— Page extract —
-- BEGIN --

Forms SLT, SHC and S are part of the reporting requirements of Treasury International Capital (“TIC”) reporting system administered by the U.S. Department of the Treasury. The TIC reporting system collects data for the United States on cross-border portfolio investment flows and positions between U.S. residents (including U.S.-based branches of firms headquartered in other countries) and foreign residents (including offshore branches of U.S. firms).


As discussed below, certain transactions and positions are not reported on Forms SLT, SHC and S and instead are reported to the Bureau of Economic Analysis, which is an agency of the U.S. Department of Commerce.

Form SLT (Aggregate Holdings of U.S. Long-Term Securities by Foreign Residents and Holdings of Foreign Long-Term Securities by U.S. Residents)

The U.S. International Investment and Trade in Services Survey Act (“IITSS Act”) requires certain investment funds, investment managers and custodians (collectively “Reporting Entities”) to complete Form SLT on a monthly basis and transmit it to the Federal Reserve. The intent of Form SLT is to provide information related to foreign securities held by US persons and US securities held by foreign persons. Form SLT compiles data related to Reporting Entities’ or their clients’ aggregated holdings and issuances of certain long-term securities (which include equity, debt, convertible securities as well as partnership and limited liability company interests)[1]. In particular, Form SLT provides for certain information to be reported with respect to (i) U.S. securities issued by U.S. resident issuers and held directly by foreign residents, e.g., an interest issued by a domestic investment fund to a foreign Investor, and (ii) foreign securities held directly by U.S.-resident “end-investors”, e.g., a domestic investment fund’s interest in a foreign investment fund (such as the investment of a U.S. feeder in a Cayman master fund) or in a foreign portfolio company.

-- END --

— Extracted material —
-- BEGIN --

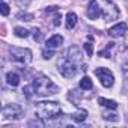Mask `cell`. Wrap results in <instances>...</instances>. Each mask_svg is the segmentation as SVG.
I'll list each match as a JSON object with an SVG mask.
<instances>
[{"label": "cell", "instance_id": "cell-4", "mask_svg": "<svg viewBox=\"0 0 128 128\" xmlns=\"http://www.w3.org/2000/svg\"><path fill=\"white\" fill-rule=\"evenodd\" d=\"M57 65H59V72L65 77V78H72V77H76V74H77V63L72 62L71 59H68L66 56L62 57V59L59 60Z\"/></svg>", "mask_w": 128, "mask_h": 128}, {"label": "cell", "instance_id": "cell-19", "mask_svg": "<svg viewBox=\"0 0 128 128\" xmlns=\"http://www.w3.org/2000/svg\"><path fill=\"white\" fill-rule=\"evenodd\" d=\"M0 12H2V15H3V17L9 15V5H8V3H5V2H2V5H0Z\"/></svg>", "mask_w": 128, "mask_h": 128}, {"label": "cell", "instance_id": "cell-15", "mask_svg": "<svg viewBox=\"0 0 128 128\" xmlns=\"http://www.w3.org/2000/svg\"><path fill=\"white\" fill-rule=\"evenodd\" d=\"M86 118H88V112H86L84 108H78V110L72 114V119H74L76 122H84Z\"/></svg>", "mask_w": 128, "mask_h": 128}, {"label": "cell", "instance_id": "cell-17", "mask_svg": "<svg viewBox=\"0 0 128 128\" xmlns=\"http://www.w3.org/2000/svg\"><path fill=\"white\" fill-rule=\"evenodd\" d=\"M113 45H114L113 42H108V44L106 45V48H104V50H101V51L98 53V56H101V57H106V59H108V57L112 56V54H110V48H112Z\"/></svg>", "mask_w": 128, "mask_h": 128}, {"label": "cell", "instance_id": "cell-22", "mask_svg": "<svg viewBox=\"0 0 128 128\" xmlns=\"http://www.w3.org/2000/svg\"><path fill=\"white\" fill-rule=\"evenodd\" d=\"M15 3L20 6V8H23V9H26L29 5H30V0H15Z\"/></svg>", "mask_w": 128, "mask_h": 128}, {"label": "cell", "instance_id": "cell-5", "mask_svg": "<svg viewBox=\"0 0 128 128\" xmlns=\"http://www.w3.org/2000/svg\"><path fill=\"white\" fill-rule=\"evenodd\" d=\"M24 114V110L20 104H8L3 107V118L8 120H18Z\"/></svg>", "mask_w": 128, "mask_h": 128}, {"label": "cell", "instance_id": "cell-14", "mask_svg": "<svg viewBox=\"0 0 128 128\" xmlns=\"http://www.w3.org/2000/svg\"><path fill=\"white\" fill-rule=\"evenodd\" d=\"M77 24V15L74 12H68L66 14V29L68 30H72Z\"/></svg>", "mask_w": 128, "mask_h": 128}, {"label": "cell", "instance_id": "cell-18", "mask_svg": "<svg viewBox=\"0 0 128 128\" xmlns=\"http://www.w3.org/2000/svg\"><path fill=\"white\" fill-rule=\"evenodd\" d=\"M14 33L18 36V38H27L29 36V30L23 29V27H15L14 29Z\"/></svg>", "mask_w": 128, "mask_h": 128}, {"label": "cell", "instance_id": "cell-20", "mask_svg": "<svg viewBox=\"0 0 128 128\" xmlns=\"http://www.w3.org/2000/svg\"><path fill=\"white\" fill-rule=\"evenodd\" d=\"M102 118L107 119V120H113V122H116V120L119 119L118 114H114V113H102Z\"/></svg>", "mask_w": 128, "mask_h": 128}, {"label": "cell", "instance_id": "cell-12", "mask_svg": "<svg viewBox=\"0 0 128 128\" xmlns=\"http://www.w3.org/2000/svg\"><path fill=\"white\" fill-rule=\"evenodd\" d=\"M6 82H8L9 86L17 88V86L20 84V76H18L17 72H8V74H6Z\"/></svg>", "mask_w": 128, "mask_h": 128}, {"label": "cell", "instance_id": "cell-10", "mask_svg": "<svg viewBox=\"0 0 128 128\" xmlns=\"http://www.w3.org/2000/svg\"><path fill=\"white\" fill-rule=\"evenodd\" d=\"M62 44H63V36H60V35H53V36L47 41L45 47H47L48 50H56V48H60Z\"/></svg>", "mask_w": 128, "mask_h": 128}, {"label": "cell", "instance_id": "cell-9", "mask_svg": "<svg viewBox=\"0 0 128 128\" xmlns=\"http://www.w3.org/2000/svg\"><path fill=\"white\" fill-rule=\"evenodd\" d=\"M126 23H118V24H114L113 27H110L108 29V35L112 36V38H120V36H124L125 35V32H126Z\"/></svg>", "mask_w": 128, "mask_h": 128}, {"label": "cell", "instance_id": "cell-16", "mask_svg": "<svg viewBox=\"0 0 128 128\" xmlns=\"http://www.w3.org/2000/svg\"><path fill=\"white\" fill-rule=\"evenodd\" d=\"M80 88H82V89H84V90H90V89L94 88L92 80H90L89 77H83V78L80 80Z\"/></svg>", "mask_w": 128, "mask_h": 128}, {"label": "cell", "instance_id": "cell-24", "mask_svg": "<svg viewBox=\"0 0 128 128\" xmlns=\"http://www.w3.org/2000/svg\"><path fill=\"white\" fill-rule=\"evenodd\" d=\"M54 56V50H44L42 51V57L44 59H51Z\"/></svg>", "mask_w": 128, "mask_h": 128}, {"label": "cell", "instance_id": "cell-3", "mask_svg": "<svg viewBox=\"0 0 128 128\" xmlns=\"http://www.w3.org/2000/svg\"><path fill=\"white\" fill-rule=\"evenodd\" d=\"M9 59L20 65H27L32 62V51L29 48L21 47H11L9 48Z\"/></svg>", "mask_w": 128, "mask_h": 128}, {"label": "cell", "instance_id": "cell-1", "mask_svg": "<svg viewBox=\"0 0 128 128\" xmlns=\"http://www.w3.org/2000/svg\"><path fill=\"white\" fill-rule=\"evenodd\" d=\"M32 89L39 96H50L59 92V86L45 76H38L32 83Z\"/></svg>", "mask_w": 128, "mask_h": 128}, {"label": "cell", "instance_id": "cell-11", "mask_svg": "<svg viewBox=\"0 0 128 128\" xmlns=\"http://www.w3.org/2000/svg\"><path fill=\"white\" fill-rule=\"evenodd\" d=\"M66 57L68 59H71L72 62H76V63H78L80 60H82V53H80V50L77 48V47H70L68 48V53H66Z\"/></svg>", "mask_w": 128, "mask_h": 128}, {"label": "cell", "instance_id": "cell-26", "mask_svg": "<svg viewBox=\"0 0 128 128\" xmlns=\"http://www.w3.org/2000/svg\"><path fill=\"white\" fill-rule=\"evenodd\" d=\"M32 32H33V39H35V41H39V39H41V32H39V29H33Z\"/></svg>", "mask_w": 128, "mask_h": 128}, {"label": "cell", "instance_id": "cell-25", "mask_svg": "<svg viewBox=\"0 0 128 128\" xmlns=\"http://www.w3.org/2000/svg\"><path fill=\"white\" fill-rule=\"evenodd\" d=\"M122 74H124L125 80H128V62H125L122 65Z\"/></svg>", "mask_w": 128, "mask_h": 128}, {"label": "cell", "instance_id": "cell-8", "mask_svg": "<svg viewBox=\"0 0 128 128\" xmlns=\"http://www.w3.org/2000/svg\"><path fill=\"white\" fill-rule=\"evenodd\" d=\"M101 14H102V11H101L98 2H96V0H90L89 5H88V9H86L88 18H90V20H98V17H100Z\"/></svg>", "mask_w": 128, "mask_h": 128}, {"label": "cell", "instance_id": "cell-2", "mask_svg": "<svg viewBox=\"0 0 128 128\" xmlns=\"http://www.w3.org/2000/svg\"><path fill=\"white\" fill-rule=\"evenodd\" d=\"M35 113L39 119H54L60 116L62 108L56 101H39L35 104Z\"/></svg>", "mask_w": 128, "mask_h": 128}, {"label": "cell", "instance_id": "cell-23", "mask_svg": "<svg viewBox=\"0 0 128 128\" xmlns=\"http://www.w3.org/2000/svg\"><path fill=\"white\" fill-rule=\"evenodd\" d=\"M84 50H86V54L88 56H92L94 54V47L90 42H84Z\"/></svg>", "mask_w": 128, "mask_h": 128}, {"label": "cell", "instance_id": "cell-6", "mask_svg": "<svg viewBox=\"0 0 128 128\" xmlns=\"http://www.w3.org/2000/svg\"><path fill=\"white\" fill-rule=\"evenodd\" d=\"M102 17L106 21H114L119 18V9L116 5L110 0H104V8H102Z\"/></svg>", "mask_w": 128, "mask_h": 128}, {"label": "cell", "instance_id": "cell-7", "mask_svg": "<svg viewBox=\"0 0 128 128\" xmlns=\"http://www.w3.org/2000/svg\"><path fill=\"white\" fill-rule=\"evenodd\" d=\"M95 76L98 77V80L101 82V84L104 88H112L113 83H114V77H113L112 71L107 70V68H96L95 70Z\"/></svg>", "mask_w": 128, "mask_h": 128}, {"label": "cell", "instance_id": "cell-21", "mask_svg": "<svg viewBox=\"0 0 128 128\" xmlns=\"http://www.w3.org/2000/svg\"><path fill=\"white\" fill-rule=\"evenodd\" d=\"M18 18L23 20V21H32L33 20V15L32 14H23L21 12V14H18Z\"/></svg>", "mask_w": 128, "mask_h": 128}, {"label": "cell", "instance_id": "cell-13", "mask_svg": "<svg viewBox=\"0 0 128 128\" xmlns=\"http://www.w3.org/2000/svg\"><path fill=\"white\" fill-rule=\"evenodd\" d=\"M98 102L106 107V108H110V110H116L118 108V102L113 101V100H107V98H98Z\"/></svg>", "mask_w": 128, "mask_h": 128}]
</instances>
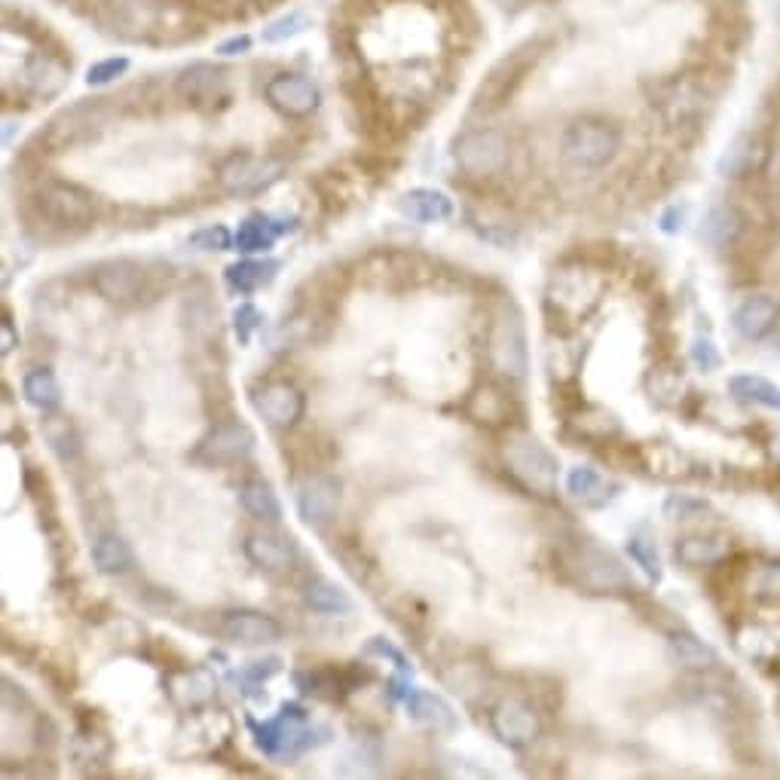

-- END --

— Task list —
**1.** Reproduce the stretch of the passage on Treasury TIC reporting from "As discussed below, certain" through "Department of Commerce.", word for word.
**2.** According to the passage on Treasury TIC reporting, how often must Reporting Entities complete Form SLT, and to which body do they transmit it?

— Results of the tasks —
**1.**
As discussed below, certain transactions and positions are not reported on Forms SLT, SHC and S and instead are reported to the Bureau of Economic Analysis, which is an agency of the U.S. Department of Commerce.

**2.** They complete it monthly and transmit it to the Federal Reserve.